The picture of Karachi’s street crime is reflective of New York. Two decades ago, when New York mayor Robert Giuliani and police commissioner Bill Brandton declared zero tolerance for petty crime in their city, they devised a “Broken Window” campaign against vandalism and anti social behaviour. The underlying concept was if petty crimes are stopped, delinquent behaviour would be largely eliminated and bigger crimes would never place.

The nature of crime was similar too: the people of New York were troubled by crimes at the underground subway terminals, and like Karachi, at streets with insufficient light. Criminal elements would also tear down street light to hide their activities and would spray graffiti on the walls to mark their turf.

The New York police saw to it that the destroyed bulbs were replaced and the graffiti wiped clean. They did not stop there: at bus stops, they would quiz those loitering around and escort them to a police station if they could not offer a reasonable explanation.
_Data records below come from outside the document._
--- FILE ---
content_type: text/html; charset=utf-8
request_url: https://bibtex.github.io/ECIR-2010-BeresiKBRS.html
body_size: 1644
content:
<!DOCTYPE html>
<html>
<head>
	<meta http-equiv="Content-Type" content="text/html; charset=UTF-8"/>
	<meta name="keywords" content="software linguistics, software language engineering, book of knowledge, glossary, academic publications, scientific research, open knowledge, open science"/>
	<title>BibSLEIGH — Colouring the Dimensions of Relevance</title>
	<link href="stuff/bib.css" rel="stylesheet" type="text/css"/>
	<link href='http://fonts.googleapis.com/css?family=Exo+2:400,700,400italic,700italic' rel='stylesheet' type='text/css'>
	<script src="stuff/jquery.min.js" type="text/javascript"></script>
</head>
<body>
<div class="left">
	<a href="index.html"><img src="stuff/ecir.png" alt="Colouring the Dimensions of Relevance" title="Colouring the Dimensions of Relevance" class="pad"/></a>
Similarly, travelling without paying the fare would also not go unpunished. With these steps, New York, which was notorious for crimes during the 1990s, has now turned into one of the more peaceful cities of the United States.

Following the US experience, the Pakistani model to tackle petty crime in Karachi can begin with expressing no tolerance for traffic violations. In order to make certain traffic gridlocks do not occur, the “VIP culture” of blocking roads needs to be done away with, since blocking one road leads to a cascading effect on all thoroughfares.

If traffic jams are prevented in Karachi and adequate lighting is ensured at these 25 choking points, muggings could be made difficult and perhaps even thwarted. The power utility of the city could be involved to ensure that these “vulnerable points” remain well-lit. Local communities can be mobilised too and asked to arrange UPS’s or generators.

Police patrolling can be increased, and cops deployed at vantage points to intercept and engage any suspicious person or one in possession of weapons. The Sindh or city government can help by installing functional CCTVs and centrally monitoring the situation.

Meanwhile, while there is a public drive underway to register SIMs, there is little in the way of a crackdown against the sale and use of stolen cell phones. A campaign was launched previously against shops selling stolen merchandise, but market associations rose in protest and the campaign lost steam. Collective punishment to the cell phone market associations would be helpful in ensuring that stolen property is not resold.